From Bahiya Sutta (Udana 1.10):

"Then, Bāhiya, you should train yourself thus: In reference to the seen, there will be only the seen. In reference to the heard, only the heard. In reference to the sensed, only the sensed. In reference to the cognized, only the cognized. That is how you should train yourself. When for you there will be only the seen in reference to the seen, only the heard in reference to the heard, only the sensed in reference to the sensed, only the cognized in reference to the cognized, then, Bāhiya, there is no you in connection with that. When there is no you in connection with that, there is no you there. When there is no you there, you are neither here nor yonder nor between the two. This, just this, is the end of stress."


There is no such thing as "five aggregates of clinging". The aggregates are things clung to therefore the meaning is "five aggregates clung to".

As for the word "loka" ("world"), there are many suttas that do not refer to this as the "physical world". The Loka Sutta refers to the "world" in the mind that is produced by egoism, such as "my family", "my country", "my planet earth", "my favourite television", "my life", "my career", "my purpose", etc.

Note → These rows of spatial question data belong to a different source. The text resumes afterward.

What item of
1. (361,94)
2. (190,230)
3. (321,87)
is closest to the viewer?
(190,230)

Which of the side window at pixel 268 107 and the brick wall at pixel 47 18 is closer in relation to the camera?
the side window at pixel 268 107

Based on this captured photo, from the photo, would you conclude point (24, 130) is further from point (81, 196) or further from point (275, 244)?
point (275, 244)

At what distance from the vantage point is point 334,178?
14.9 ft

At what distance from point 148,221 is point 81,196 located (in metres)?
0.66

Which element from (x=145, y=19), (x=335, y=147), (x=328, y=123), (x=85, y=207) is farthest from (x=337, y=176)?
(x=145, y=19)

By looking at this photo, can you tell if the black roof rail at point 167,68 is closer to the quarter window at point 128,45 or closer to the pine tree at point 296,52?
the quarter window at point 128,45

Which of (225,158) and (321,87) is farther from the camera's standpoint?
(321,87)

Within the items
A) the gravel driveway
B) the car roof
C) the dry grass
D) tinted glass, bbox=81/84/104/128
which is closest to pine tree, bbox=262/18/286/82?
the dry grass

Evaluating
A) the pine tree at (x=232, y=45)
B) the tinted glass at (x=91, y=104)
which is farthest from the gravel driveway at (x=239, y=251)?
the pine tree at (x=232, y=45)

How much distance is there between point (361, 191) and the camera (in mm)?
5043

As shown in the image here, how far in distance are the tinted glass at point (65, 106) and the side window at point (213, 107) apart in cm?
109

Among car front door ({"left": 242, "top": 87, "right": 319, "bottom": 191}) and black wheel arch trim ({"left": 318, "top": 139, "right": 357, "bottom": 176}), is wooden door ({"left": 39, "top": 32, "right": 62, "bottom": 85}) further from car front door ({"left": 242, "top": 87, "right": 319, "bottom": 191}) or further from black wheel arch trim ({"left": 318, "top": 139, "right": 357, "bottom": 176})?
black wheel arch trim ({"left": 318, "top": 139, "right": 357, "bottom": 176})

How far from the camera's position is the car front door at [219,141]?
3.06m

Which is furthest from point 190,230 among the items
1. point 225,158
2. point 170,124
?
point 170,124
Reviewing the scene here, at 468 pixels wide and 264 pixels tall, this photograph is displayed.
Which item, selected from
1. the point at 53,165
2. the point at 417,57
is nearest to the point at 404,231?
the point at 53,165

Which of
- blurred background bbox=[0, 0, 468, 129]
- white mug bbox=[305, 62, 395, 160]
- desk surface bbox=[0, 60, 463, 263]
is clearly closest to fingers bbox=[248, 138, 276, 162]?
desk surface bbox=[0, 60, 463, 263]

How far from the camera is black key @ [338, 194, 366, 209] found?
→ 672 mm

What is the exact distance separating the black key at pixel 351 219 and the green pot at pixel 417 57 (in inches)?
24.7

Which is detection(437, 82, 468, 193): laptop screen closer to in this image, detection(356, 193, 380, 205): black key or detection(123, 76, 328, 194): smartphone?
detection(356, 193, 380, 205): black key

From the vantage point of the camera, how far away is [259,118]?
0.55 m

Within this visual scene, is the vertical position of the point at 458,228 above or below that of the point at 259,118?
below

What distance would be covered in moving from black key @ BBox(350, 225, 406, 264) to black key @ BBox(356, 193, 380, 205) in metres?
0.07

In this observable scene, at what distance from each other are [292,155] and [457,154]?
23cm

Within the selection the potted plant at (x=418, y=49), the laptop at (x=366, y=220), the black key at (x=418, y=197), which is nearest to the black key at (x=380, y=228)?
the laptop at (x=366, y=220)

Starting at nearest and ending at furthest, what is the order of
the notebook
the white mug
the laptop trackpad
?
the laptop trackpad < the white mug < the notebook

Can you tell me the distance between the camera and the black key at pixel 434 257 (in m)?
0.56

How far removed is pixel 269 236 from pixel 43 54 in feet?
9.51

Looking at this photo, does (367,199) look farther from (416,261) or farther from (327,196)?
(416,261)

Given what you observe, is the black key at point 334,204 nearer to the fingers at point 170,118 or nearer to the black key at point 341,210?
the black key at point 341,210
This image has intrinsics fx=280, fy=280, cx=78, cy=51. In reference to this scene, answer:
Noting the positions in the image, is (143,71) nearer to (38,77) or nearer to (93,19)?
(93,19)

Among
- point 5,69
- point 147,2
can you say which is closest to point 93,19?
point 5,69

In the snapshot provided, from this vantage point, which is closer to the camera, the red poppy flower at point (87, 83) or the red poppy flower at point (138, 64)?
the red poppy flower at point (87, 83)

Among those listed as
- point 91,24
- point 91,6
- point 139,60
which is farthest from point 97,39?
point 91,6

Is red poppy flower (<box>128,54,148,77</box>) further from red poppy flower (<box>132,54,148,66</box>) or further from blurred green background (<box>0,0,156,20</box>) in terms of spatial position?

Or other times, the suttas refer to "the world" is a predominant mental state; such as "jhana" as "the world exclusively of pleasant feelings" (MN 79).

The "world in the mind" is different for different individuals because each individual views & conceives (creates; manufacturers) the world differently. For some, the world is a place of "pleasure" or a place of "sacredness" or "produced by god" or something with a "plan for humanity". For others, the world is an "illusion", "unsatisfactory", "meaningless" and "worthless".

For example, right now, there are powerful people ("the gods") planning the future of the world to benefit themselves & their future generations. Where as there are also other people who have given up on the world, merely waiting for what they regard as a stupid world & life to end & pass.

For each individual mind, the conception of "the world" is different. These conceptions are endless in number & variety.